From Robert Burns of the Associated Press:
WASHINGTON (AP) — The military parade for Donald Trump has come early. Two months before Inauguration Day festivities, an extraordinary number of recently retired generals, including some who clashed with President Barack Obama's administration, are marching to the president-elect's doorstep for job interviews.
It's not unusual for an incoming administration to consider a retired general for a top position like CIA director. But Trump has turned to retired officers so publicly and in such large numbers that it raises questions about the proper balance of military and civilian advice in a White House led by a commander in chief with no defense or foreign policy experience.Oh no, Donald Trump will repeal the Third Amendment and force us to quarter soldiers in peacetime.

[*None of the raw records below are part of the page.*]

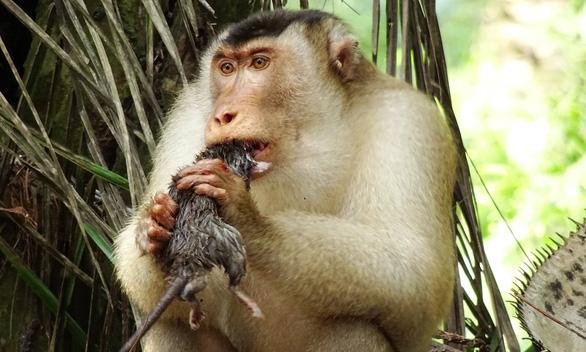 Khỉ săn chuột để ăn: nhà nông mừng, nhà khoa học ngạc nhiên - Ảnh 1.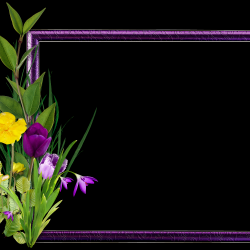 Carena-Sweet-Love-of-Spring-Cluster-2.th.png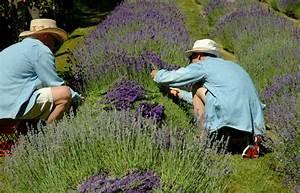 Lavendel Wann Schneiden : lavendel schneiden wann ist der richtige zeitpunkt ~ Lizthompson.info Haus und Dekorationen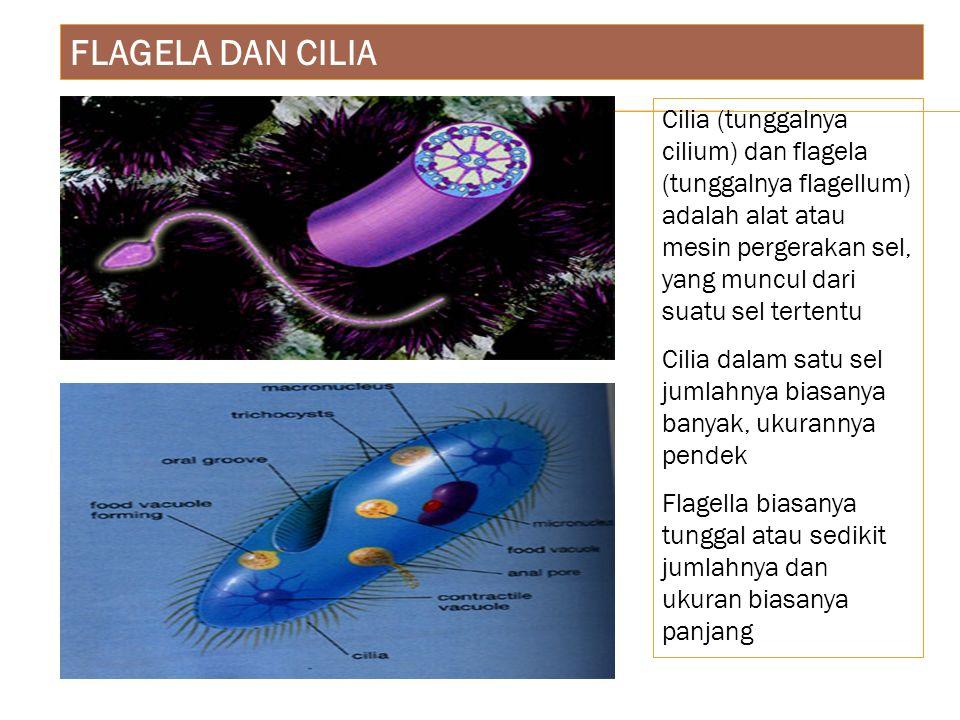 FLAGELA DAN CILIA Cilia (tunggalnya cilium) dan flagela (tunggalnya flagellum) adalah alat atau mesin pergerakan sel, yang muncul dari suatu sel terte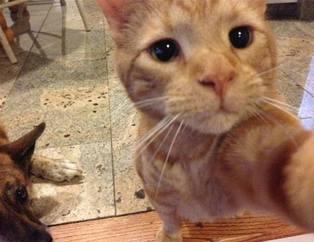 Kediler selfie çekerse!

But Burns also got in a dig on Trump:
The tilt toward military officials may reflect a limited pool of civilian options. Many officials from previous Republican administrations politically disowned Trump during the campaign, calling him unqualified. And Trump suggested he wouldn't want many of them, as he vowed to "drain the swamp" by running establishment figures out of town.Has Burns ever heard of a man named Mitt Romney? He wants to be Secretary of State. No Republican was more openly against Trump this year.
The fact is, Trump does not want any of the backstabbing SOBs who have mocked him for the past two years.
And Trump also does not want any of those revolving door lobbyists sucking on the taxpayer's teat again.
For all their big talk about being watchdogs, journalists turn a blind eye to corruption.
But what Robert Burns apparently really does not like are military veterans:
The concern about undue military influence derives from a long U.S. tradition of civilian control of the military, which is the basis for a ban on active-duty officers running the Pentagon. The Constitution affirms civilian control by making the president the commander in chief and giving Congress the authority to declare war and fund the military.
The appointment of too many generals to high civilian positions could prompt fears that Trump is on a path to militarizing U.S. foreign policy or giving the military too much sway in decisions about war and peace.Yes, let us not give "the military too much sway in decisions about war and peace." The generals would want peace.
They have actually been in wars.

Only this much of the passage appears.